#### WYBRANY FRAGMENT

Reklama

Ropa

Leszczyński: Orlen osiągnął kwartał taki zysk, jak przez 8 lat rządów PO-PSL

Fot.: PKN Orlen
Fot.: PKN Orlen

Tylko w jednym, trzecim kwartale 2021 r. PKN Orlen wypracował zysk 2,9 mld zł, czyli taki, jak przez osiem lat za rządów PO-PSL – powiedział w czwartek członek zarządu koncernu ds. rozwoju Zbigniew Leszczyński. Jak zapewnił, PKN Orlen robi wszystko, aby ceny paliw w Polsce były jak najniższe.

PKN Orlen podał w czwartek, że w trzecim kwartale 2021 r. Grupa Orlen zanotowała przychody na poziomie 36,5 mld zł, czyli o 52 proc. wyższe niż przed rokiem, a zysk netto wyniósł w tym czasie 2,9 mld zł, to znaczy o 2,3 mld zł więcej niż rok temu.

„W trzecim kwartale 2021 r. PKN Orlen wypracował zysk 2,9 mld zł. To jest zysk taki, jaki przez osiem lat, do 2015 r. wypracował koncern. Czyli w jeden kwartał wypracowaliśmy zysk taki, jaki PKN Orlen wypracował przez osiem lat za rządów PO-PSL” – oświadczył podczas konferencji prasowej członek zarządu koncernu ds. rozwoju Zbigniew Leszczyński.

########
#### PODANE WPISY

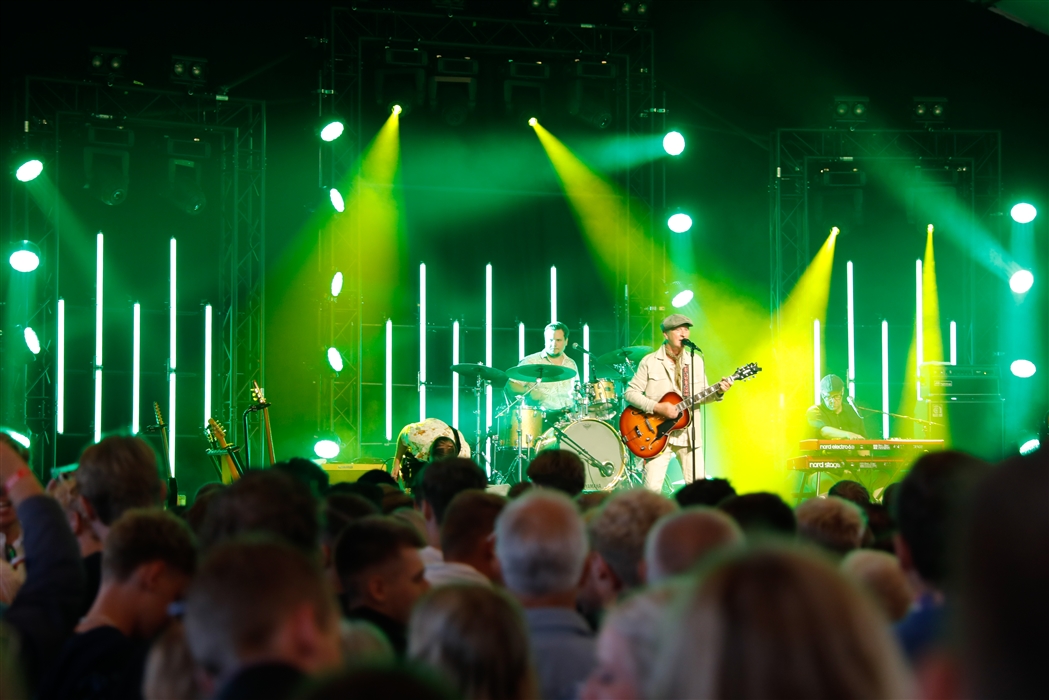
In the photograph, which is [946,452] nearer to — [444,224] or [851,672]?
[851,672]

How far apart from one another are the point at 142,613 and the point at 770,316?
14032mm

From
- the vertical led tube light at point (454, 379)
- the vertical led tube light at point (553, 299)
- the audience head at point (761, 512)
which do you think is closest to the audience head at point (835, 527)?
the audience head at point (761, 512)

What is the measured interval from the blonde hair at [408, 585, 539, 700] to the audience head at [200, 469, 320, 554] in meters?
1.04

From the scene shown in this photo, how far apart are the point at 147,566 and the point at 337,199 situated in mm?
10973

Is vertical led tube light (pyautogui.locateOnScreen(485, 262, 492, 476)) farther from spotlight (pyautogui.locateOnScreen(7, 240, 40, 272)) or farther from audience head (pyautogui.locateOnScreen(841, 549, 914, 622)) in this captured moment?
audience head (pyautogui.locateOnScreen(841, 549, 914, 622))

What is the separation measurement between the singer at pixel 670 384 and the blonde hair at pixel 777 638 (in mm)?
9626

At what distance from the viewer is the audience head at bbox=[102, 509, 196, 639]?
9.45 feet

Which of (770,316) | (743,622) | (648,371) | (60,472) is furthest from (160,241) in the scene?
(743,622)

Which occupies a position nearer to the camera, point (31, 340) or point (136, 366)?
point (31, 340)

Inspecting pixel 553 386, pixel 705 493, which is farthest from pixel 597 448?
pixel 705 493

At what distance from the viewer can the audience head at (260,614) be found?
186 cm

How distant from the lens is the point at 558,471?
19.2 ft

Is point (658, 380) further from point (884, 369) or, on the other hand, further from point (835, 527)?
point (835, 527)

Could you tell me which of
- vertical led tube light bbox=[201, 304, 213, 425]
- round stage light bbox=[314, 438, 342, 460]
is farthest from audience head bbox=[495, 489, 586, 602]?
vertical led tube light bbox=[201, 304, 213, 425]
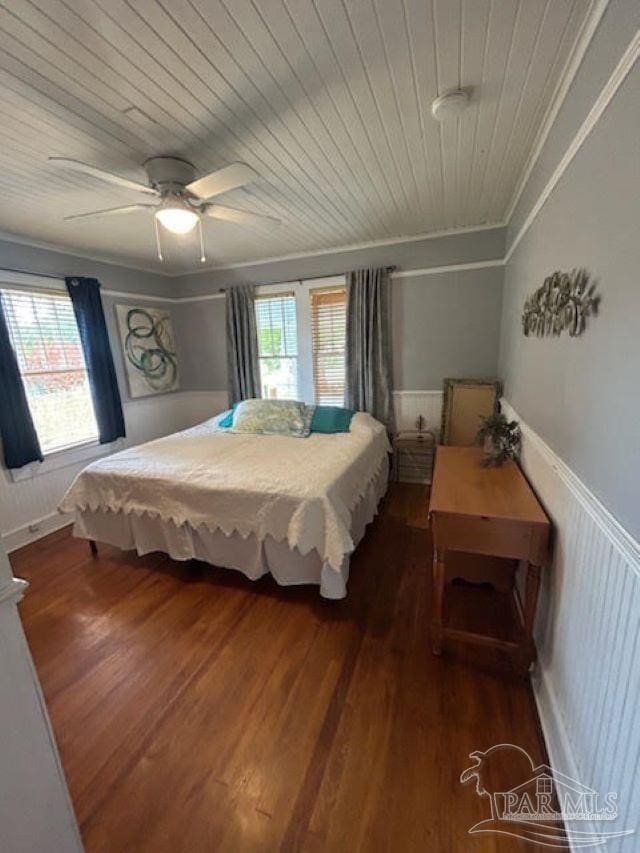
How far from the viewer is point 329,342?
12.0 feet

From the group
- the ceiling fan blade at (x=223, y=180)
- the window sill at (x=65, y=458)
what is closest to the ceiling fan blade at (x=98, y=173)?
the ceiling fan blade at (x=223, y=180)

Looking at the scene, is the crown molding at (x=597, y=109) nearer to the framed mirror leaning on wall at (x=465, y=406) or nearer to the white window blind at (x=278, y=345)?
the framed mirror leaning on wall at (x=465, y=406)

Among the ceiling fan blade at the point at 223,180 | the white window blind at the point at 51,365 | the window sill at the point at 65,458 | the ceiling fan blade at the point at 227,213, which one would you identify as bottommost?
the window sill at the point at 65,458

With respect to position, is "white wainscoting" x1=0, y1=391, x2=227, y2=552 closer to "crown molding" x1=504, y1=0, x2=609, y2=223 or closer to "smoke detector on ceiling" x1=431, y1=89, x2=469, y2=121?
"smoke detector on ceiling" x1=431, y1=89, x2=469, y2=121

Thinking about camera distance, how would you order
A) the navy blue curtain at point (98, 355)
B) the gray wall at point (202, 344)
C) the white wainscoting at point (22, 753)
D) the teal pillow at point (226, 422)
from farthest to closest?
the gray wall at point (202, 344)
the teal pillow at point (226, 422)
the navy blue curtain at point (98, 355)
the white wainscoting at point (22, 753)

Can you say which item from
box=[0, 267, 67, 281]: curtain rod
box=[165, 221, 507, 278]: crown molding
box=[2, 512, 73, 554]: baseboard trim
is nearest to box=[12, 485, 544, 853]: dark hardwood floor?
box=[2, 512, 73, 554]: baseboard trim

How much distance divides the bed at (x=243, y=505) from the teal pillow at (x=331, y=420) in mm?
383

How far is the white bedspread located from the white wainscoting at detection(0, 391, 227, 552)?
0.74m

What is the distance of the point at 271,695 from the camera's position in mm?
1483

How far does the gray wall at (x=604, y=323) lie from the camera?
0.83 metres

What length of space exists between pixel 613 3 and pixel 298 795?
255 centimetres

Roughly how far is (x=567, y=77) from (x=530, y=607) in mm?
2059

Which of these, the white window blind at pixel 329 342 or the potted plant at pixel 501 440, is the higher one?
the white window blind at pixel 329 342

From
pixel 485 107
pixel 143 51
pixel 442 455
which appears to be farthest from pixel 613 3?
pixel 442 455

########

• **ZADANIA DO WYKONANIA**
1. Na podstawie fragmentu wyjaśnij, dlaczego Zbigniew Leszczyński zestawił zysk PKN Orlen z trzeciego kwartału 2021 r. z ośmioma latami rządów PO-PSL.
2. Przepisz wiernie z fragmentu część, która otwiera się słowami zawierającymi „Tylko w jednym, trzecim”, a zamyka słowami „niż rok temu.”.

• **ODPOWIEDZI DO ZADAŃ**
1. Zysk 2,9 mld zł, który PKN Orlen wypracował w trzecim kwartale 2021 r., był według niego równy zyskowi, jaki koncern osiągnął łącznie przez osiem lat do 2015 r. Był to okres rządów PO-PSL.

2.
Tylko w jednym, trzecim kwartale 2021 r. PKN Orlen wypracował zysk 2,9 mld zł, czyli taki, jak przez osiem lat za rządów PO-PSL – powiedział w czwartek członek zarządu koncernu ds. rozwoju Zbigniew Leszczyński. Jak zapewnił, PKN Orlen robi wszystko, aby ceny paliw w Polsce były jak najniższe.

PKN Orlen podał w czwartek, że w trzecim kwartale 2021 r. Grupa Orlen zanotowała przychody na poziomie 36,5 mld zł, czyli o 52 proc. wyższe niż przed rokiem, a zysk netto wyniósł w tym czasie 2,9 mld zł, to znaczy o 2,3 mld zł więcej niż rok temu.